Language model with N-gram  Example: trigram (3-gram) 𝑄 𝑥 𝑜 𝑥 1 , … 𝑥 𝑜−1 = 𝑄 𝑥 𝑜 𝑥 𝑜−2 , 𝑥 𝑜−1 𝑄(𝑥 1 , … 𝑥 𝑜 ) = P 𝑥 1 𝑄 𝑥 2 𝑥 1 … 𝑄 𝑥 𝑜 𝑥 𝑜−2 , 𝑥 𝑜−1 𝑄 "𝑈𝑝𝑒𝑏𝑧 𝑗𝑡 𝑏 𝑡𝑣𝑜𝑜𝑧 𝑒𝑏𝑧" = P(“Today”)P(“is”|”Today”)P(“a”|”is”, “Today”)… P(“day”|”sunny”, “a”) CS 6501: Natural Language Processing 22

Unigram model CS 6501: Natural Language Processing 23

Bigram model  Condition on the previous word CS 6501: Natural Language Processing 24

Ngram model CS 6501: Natural Language Processing 25

More examples  Yoav’s blog post: http://nbviewer.jupyter.org/gist/yoavg/d761 21dfde2618422139  10-gram character-level LM: First Citizen: Nay, then, that was hers, It speaks against your other service: But since the youth of the circumstance be spoken: Your uncle and one Baptista's daughter. SEBASTIAN: Do I stand till the break off. BIRON: Hide thy head. CS 6501: Natural Language Processing 26

More examples ~~/* * linux/kernel/time.c * Please report this on hardware. */  Yoav’s blog post: void irq_mark_irq(unsigned long old_entries, eval); /* http://nbviewer.jupyter.org/gist/yoavg/d761 * Divide only 1000 for ns^2 -> us^2 conversion values don't overflow: 21dfde2618422139 seq_puts(m, "\ttramp: %pS", (void *)class->contending_point]++;  10-gram character-level LM: if (likely(t->flags & WQ_UNBOUND)) { /* * Update inode information. If the * slowpath and sleep time (abs or rel) * @rmtp: remaining (either due * to consume the state of ring buffer size. */ header_size - size, in bytes, of the chain. */ BUG_ON(!error); } while (cgrp) { if (old) { if (kdb_continue_catastrophic; #endif CS 6501: Natural Language Processing 27

Questions?
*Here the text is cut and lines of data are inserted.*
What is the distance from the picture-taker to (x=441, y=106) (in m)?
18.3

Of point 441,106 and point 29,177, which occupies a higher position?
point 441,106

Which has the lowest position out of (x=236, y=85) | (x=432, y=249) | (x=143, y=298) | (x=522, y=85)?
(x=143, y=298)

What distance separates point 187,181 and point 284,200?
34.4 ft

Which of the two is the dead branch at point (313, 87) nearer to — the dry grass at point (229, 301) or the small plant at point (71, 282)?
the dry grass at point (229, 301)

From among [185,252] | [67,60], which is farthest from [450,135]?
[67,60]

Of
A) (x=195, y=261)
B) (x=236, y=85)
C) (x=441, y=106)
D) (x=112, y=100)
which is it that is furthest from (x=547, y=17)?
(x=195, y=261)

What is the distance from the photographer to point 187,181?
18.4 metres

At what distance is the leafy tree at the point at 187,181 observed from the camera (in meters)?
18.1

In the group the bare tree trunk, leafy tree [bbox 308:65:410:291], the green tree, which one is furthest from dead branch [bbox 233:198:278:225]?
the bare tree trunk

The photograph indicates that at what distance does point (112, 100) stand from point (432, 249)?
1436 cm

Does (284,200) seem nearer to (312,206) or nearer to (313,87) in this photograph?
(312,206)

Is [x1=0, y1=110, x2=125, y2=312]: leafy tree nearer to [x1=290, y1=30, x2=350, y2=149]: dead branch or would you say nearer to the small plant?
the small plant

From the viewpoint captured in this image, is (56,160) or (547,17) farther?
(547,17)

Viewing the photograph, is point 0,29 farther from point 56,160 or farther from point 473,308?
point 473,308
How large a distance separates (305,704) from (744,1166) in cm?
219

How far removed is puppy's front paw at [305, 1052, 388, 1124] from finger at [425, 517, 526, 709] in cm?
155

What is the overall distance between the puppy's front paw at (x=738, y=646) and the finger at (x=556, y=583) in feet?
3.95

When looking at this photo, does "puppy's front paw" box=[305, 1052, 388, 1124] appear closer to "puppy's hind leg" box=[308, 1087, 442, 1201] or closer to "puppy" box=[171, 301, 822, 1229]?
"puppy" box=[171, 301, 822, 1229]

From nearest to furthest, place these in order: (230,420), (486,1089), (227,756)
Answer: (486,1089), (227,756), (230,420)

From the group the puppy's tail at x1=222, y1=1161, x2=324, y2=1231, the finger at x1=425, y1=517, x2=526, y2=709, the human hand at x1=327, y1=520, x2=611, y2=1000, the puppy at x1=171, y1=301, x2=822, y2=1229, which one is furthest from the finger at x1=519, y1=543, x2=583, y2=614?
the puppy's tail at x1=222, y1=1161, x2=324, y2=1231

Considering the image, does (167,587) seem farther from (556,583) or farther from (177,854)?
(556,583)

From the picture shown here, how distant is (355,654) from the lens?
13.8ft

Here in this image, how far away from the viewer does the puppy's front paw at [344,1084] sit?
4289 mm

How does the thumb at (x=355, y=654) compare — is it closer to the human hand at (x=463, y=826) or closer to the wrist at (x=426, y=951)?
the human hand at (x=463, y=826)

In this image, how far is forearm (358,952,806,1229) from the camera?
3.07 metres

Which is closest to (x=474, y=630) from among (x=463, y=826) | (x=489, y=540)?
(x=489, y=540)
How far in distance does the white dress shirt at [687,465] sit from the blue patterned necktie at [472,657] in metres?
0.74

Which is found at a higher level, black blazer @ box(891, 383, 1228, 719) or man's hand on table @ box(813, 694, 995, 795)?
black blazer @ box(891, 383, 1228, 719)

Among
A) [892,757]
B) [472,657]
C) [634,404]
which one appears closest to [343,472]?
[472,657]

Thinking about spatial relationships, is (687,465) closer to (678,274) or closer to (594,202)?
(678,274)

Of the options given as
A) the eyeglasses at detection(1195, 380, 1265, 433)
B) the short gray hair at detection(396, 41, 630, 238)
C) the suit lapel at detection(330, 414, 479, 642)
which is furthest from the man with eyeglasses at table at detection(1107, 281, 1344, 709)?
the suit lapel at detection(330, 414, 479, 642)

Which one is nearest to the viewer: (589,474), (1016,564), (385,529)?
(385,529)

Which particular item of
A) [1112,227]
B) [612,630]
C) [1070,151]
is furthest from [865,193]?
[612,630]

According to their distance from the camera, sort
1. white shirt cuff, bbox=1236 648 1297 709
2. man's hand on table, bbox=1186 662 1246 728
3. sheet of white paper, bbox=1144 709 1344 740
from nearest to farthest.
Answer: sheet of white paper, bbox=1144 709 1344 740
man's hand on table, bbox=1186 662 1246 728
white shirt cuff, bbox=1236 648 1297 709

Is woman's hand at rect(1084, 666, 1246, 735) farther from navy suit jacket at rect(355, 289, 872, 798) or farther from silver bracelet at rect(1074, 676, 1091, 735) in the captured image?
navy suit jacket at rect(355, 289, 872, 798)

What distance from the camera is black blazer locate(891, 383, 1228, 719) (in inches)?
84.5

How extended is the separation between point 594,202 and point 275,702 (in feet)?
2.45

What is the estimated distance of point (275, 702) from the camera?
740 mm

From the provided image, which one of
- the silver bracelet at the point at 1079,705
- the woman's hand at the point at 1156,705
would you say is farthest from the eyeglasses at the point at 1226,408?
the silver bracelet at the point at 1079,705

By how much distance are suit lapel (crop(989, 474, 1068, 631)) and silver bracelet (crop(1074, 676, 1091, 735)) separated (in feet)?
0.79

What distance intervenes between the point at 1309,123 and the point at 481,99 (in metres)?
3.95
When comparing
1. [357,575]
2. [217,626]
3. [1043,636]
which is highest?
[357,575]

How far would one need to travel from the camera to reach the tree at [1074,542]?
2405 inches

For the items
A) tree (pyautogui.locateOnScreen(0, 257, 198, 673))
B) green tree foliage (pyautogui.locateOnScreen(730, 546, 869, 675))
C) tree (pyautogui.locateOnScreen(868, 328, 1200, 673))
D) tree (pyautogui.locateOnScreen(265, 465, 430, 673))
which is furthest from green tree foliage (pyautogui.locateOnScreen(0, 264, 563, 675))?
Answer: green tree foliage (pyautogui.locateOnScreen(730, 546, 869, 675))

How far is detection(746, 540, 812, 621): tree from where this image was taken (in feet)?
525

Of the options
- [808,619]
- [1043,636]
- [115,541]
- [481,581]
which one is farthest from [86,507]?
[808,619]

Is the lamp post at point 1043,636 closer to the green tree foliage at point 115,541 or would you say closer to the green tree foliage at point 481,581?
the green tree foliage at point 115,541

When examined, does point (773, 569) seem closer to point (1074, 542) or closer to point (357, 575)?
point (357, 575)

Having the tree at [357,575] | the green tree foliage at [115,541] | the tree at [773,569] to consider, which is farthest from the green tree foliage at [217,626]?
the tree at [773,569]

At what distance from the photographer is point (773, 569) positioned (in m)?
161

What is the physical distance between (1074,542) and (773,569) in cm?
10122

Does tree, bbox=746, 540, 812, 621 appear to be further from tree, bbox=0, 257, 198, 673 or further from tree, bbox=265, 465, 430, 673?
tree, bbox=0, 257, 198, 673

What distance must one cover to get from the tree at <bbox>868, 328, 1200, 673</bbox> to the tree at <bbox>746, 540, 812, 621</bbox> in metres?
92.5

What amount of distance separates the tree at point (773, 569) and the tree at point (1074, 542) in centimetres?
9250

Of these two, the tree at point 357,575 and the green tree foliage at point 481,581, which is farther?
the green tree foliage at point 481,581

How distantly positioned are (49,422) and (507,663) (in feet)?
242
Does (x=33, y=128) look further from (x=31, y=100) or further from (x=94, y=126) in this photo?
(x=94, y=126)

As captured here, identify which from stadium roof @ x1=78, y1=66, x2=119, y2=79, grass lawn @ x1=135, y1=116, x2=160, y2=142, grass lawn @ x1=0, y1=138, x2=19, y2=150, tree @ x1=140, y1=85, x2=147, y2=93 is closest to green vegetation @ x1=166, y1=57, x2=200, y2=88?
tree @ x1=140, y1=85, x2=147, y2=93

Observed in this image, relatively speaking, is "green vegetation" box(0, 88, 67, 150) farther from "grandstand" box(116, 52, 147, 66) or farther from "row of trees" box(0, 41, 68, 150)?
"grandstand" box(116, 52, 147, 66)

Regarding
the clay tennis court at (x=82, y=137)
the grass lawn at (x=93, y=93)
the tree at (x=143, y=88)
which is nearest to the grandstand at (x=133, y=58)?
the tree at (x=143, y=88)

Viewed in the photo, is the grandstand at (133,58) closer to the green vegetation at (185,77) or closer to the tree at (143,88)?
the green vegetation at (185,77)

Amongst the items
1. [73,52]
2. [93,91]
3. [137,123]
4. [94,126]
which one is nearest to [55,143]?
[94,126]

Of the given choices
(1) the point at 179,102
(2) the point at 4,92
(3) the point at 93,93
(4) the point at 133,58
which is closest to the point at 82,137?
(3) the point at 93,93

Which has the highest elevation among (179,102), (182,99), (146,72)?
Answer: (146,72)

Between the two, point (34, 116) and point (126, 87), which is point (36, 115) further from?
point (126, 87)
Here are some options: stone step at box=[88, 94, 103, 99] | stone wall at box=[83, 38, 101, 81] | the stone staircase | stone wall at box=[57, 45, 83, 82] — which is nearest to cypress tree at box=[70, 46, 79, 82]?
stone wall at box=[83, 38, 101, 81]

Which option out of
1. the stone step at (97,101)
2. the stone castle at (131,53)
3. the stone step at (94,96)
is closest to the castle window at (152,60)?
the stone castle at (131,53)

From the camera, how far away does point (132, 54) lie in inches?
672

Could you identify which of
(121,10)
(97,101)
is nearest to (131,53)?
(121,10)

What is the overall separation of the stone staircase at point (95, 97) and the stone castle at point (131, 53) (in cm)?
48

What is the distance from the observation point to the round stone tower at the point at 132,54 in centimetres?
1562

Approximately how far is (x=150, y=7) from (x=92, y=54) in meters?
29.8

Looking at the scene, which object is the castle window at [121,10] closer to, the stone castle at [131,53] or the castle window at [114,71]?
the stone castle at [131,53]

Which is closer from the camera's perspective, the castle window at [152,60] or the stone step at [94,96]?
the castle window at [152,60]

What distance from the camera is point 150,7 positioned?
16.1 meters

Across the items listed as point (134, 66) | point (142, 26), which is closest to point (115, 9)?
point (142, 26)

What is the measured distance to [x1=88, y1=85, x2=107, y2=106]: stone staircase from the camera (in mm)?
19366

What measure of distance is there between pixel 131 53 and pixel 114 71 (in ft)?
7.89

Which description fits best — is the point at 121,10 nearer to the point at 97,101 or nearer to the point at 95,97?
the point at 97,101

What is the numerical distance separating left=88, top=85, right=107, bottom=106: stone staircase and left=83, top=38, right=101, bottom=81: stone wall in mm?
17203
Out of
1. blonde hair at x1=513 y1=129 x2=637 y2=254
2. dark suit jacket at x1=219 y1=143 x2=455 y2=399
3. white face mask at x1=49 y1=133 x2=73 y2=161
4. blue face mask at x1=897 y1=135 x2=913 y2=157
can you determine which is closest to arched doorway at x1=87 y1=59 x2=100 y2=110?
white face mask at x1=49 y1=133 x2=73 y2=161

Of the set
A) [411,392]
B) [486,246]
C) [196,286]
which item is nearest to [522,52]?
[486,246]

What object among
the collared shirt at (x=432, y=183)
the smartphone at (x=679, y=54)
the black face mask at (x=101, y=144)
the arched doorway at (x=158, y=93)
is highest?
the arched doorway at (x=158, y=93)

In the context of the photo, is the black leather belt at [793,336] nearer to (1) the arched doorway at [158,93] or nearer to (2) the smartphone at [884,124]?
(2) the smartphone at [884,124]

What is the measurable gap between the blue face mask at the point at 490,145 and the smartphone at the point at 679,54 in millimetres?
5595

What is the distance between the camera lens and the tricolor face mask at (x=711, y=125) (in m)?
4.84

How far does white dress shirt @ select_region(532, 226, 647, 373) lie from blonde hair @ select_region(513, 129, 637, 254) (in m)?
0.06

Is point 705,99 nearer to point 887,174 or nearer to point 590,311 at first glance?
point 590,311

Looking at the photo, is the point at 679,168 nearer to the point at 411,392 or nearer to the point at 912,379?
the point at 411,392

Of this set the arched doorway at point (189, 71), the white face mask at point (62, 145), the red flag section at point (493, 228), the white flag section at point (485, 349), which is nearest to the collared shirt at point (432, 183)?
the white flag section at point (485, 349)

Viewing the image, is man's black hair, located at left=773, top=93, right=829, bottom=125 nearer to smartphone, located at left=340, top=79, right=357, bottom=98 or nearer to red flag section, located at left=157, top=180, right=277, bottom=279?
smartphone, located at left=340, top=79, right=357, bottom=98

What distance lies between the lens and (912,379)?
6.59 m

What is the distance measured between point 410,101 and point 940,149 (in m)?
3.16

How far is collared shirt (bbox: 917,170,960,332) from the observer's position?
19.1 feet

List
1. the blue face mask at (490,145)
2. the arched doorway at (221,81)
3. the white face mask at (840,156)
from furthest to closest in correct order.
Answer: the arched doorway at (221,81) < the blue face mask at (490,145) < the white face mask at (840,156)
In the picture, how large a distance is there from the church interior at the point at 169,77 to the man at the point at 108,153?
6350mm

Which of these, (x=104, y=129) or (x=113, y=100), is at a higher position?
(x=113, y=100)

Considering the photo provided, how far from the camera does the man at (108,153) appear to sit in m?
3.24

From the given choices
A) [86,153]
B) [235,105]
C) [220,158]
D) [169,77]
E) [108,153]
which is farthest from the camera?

CS 6501: Natural Language Processing 28

Maximum likelihood Estimation “Best” means “data likelihood reaches maximum” ෡ 𝜾 = 𝐛𝐬𝐡𝐧𝐛𝐲 𝜾 𝐐(𝐘|𝜾) Unigram Language Model  Estimation Document p(w|  )=? … text 10 10/100 text ? mining 5 5/100 mining ? association 3 3/100 assocation ? database ? 3/100 database 3 … algorithm 2 1/100 query ? … … query 1 efficient 1 A paper (total #words=100) CS 6501: Natural Language Processing 29

 Which bag of words more likely generate: aaaDaaaKoaaaa a K a K a o o P D a a a a D F E b a E a n CS 6501: Natural Language Processing 30

Parameter estimation  General setting:  Given a (hypothesized & probabilistic) model that governs the random experiment  The model gives a probability of any data 𝑞(𝑌|𝜄) that depends on the parameter 𝜄  Now, given actual sample data X={x 1 ,…, x n }, what can we say about the value of 𝜄 ?  Intuitively, take our best guess of 𝜄 -- “best” means “best explaining/fitting the data”  Generally an optimization problem CS 6501: Natural Language Processing 31

Maximum likelihood estimation  Data: a collection of words, 𝑥 1 , 𝑥 2 , … , 𝑥 𝑜  Model: multinomial distribution p(𝑋) with parameters 𝜄 𝑗 = 𝑞(𝑥 𝑗 )  Maximum likelihood estimator: ෠ 𝜄 = 𝑏𝑠𝑕𝑛𝑏𝑦 𝜄∈Θ 𝑞(𝑋|𝜄) 𝑂 𝑂 𝑂 𝑑(𝑥 𝑗 ) ∝ ෑ 𝑑(𝑥 𝑗 ) 𝑞 𝑋 𝜄 = 𝑑 𝑥 1 , … , 𝑑(𝑥 𝑂 ) ෑ 𝜄 𝑗 𝜄 𝑗 𝑗=1 𝑗=1 𝑂 ⇒ log 𝑞 𝑋 𝜄 = ෍ 𝑑 𝑥 𝑗 log 𝜄 𝑗 + 𝑑𝑝𝑜𝑡𝑢 𝑗=1 𝑂 ෠ 𝜄 = 𝑏𝑠𝑕𝑛𝑏𝑦 𝜄∈Θ ෍ 𝑑 𝑥 𝑗 log 𝜄 𝑗 𝑗=1 CS 6501: Natural Language Processing 32

Lecture 2: N-gram Kai-Wei Chang CS @ University of Virginia - PowerPoint PPT Presentation

Lecture 2: N-gram Kai-Wei Chang CS @ University of Virginia kw@kwchang.net Couse webpage: http://kwchang.net/teaching/NLP16 CS 6501: Natural Language Processing 1 This lecture Language Models What are N-gram models? How to use

21 st Century Antibiotics Gram Negative Antibiotic Gram Positive Antibiotic Plasmid Library

More microscopic slides of bacteria Gram stain Good example of bacilli gram stain that is

N-gram models Unsmoothed n-gram models (finish slides from last class) Smoothing

N-Gram Model Formulas Estimating Probabilities N-gram conditional probabilities can be

GOLD/SILVER/PLATINUM BARS & COINS RSBL 0.5 Gram 999 Purity Platinum Bar/Coin More Details

Gram-Schmidt algorithm Aim lecture: We use the theory of last lecture to give an algorithm for

Joshua Hartigan Supervisor: Judy-anne Osborn Heres a matrix And heres its Gram

Many words share the same root word This week we are focusing on words with the root gram.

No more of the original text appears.